Plymouth Township Home Listed as a National Historic Place

A Plymouth Township home has been listed in the National Register of Historic Places by the U.S. Department of Interior. 

The Tivadar and Dorothy Balogh House, located on Joy Road, just west of North Ridge Road, was designed and built by Tivadar Balogh for himself and his family in 1959. 

Balogh, who died in 2006, was a well known local architect, credited with designing approximately 150 residential, institutional and commercial structures throughout Michigan, Illinois, and Arizona during his career, according to Michigan Modern

The house being listed was part of the Michigan Modern Project, which was initiated by the Michigan State Historic Preservation Office in order to highlight Michigan’s role in Modernism in modern architecture.

According to Rob Yallop, an associate of Ann Arbor architecture firm Lord Aeck Sargent who was a consultant on the project, 100 of the best examples or representative examples of modern architecture were surveyed across the state. The Tivadar and Dorothy Balogh House was one of only seven or eight buildings nominated to be listed on the National Register. 

“We focused on houses that were designed by architects for themselves,” Yallop said. “We just thought it would be a cool theme.” 

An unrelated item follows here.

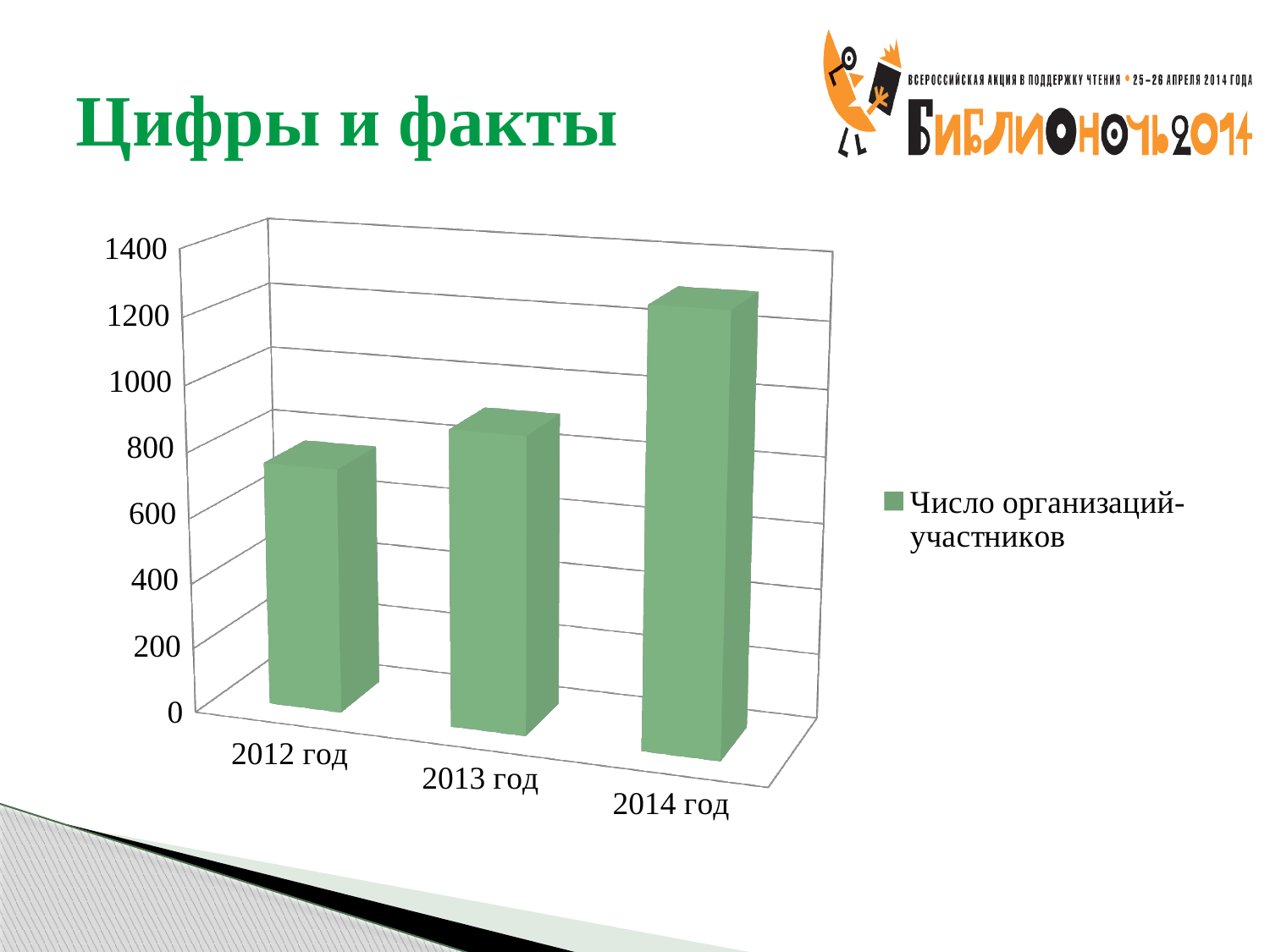
What series name is shown in the chart legend? Число организаций-участников Do the values rise or fall from 2012 год to 2014 год? rise Which year has the lowest value in the chart? 2012 год Which year has the highest value in the chart? 2014 год Which is larger, the value for 2013 год or the value for 2014 год? 2014 год How many categories (years) are shown on the x axis of the chart? 3 Is the value for 2012 год greater or less than 1000? less What kind of chart is shown on the slide? bar chart Is the value for 2014 год greater or less than 1000? greater Is the value for 2012 год greater or less than 400? greater How many series does the chart legend list? 1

Yallop said Balogh was originally looking to build his home on a parcel in Farmington, but the Neighborhood Association put up a resistance to the modern design of the house. 

“So one day he was driving home, took short cut and found the parcel on Joy Road and decided to build there,” Yallop said. 

The design included plans for two bedrooms and a home office, along with the usual living spaces. The total cost for the project was $32,000, according to Michigan Modern.

“It demonstrates the modern design principals, like simple geometric forms, expansive use of glass to bring sort of nature and sunlight into the house and an open, free-flowing floor plan,” Yallop said about the house. “Another thing is lack of orientation – it doesn’t have any of the more traditional moldings and all that. It’s very simple and geometric, it doesn’t have all the other flourishes of early architecture.”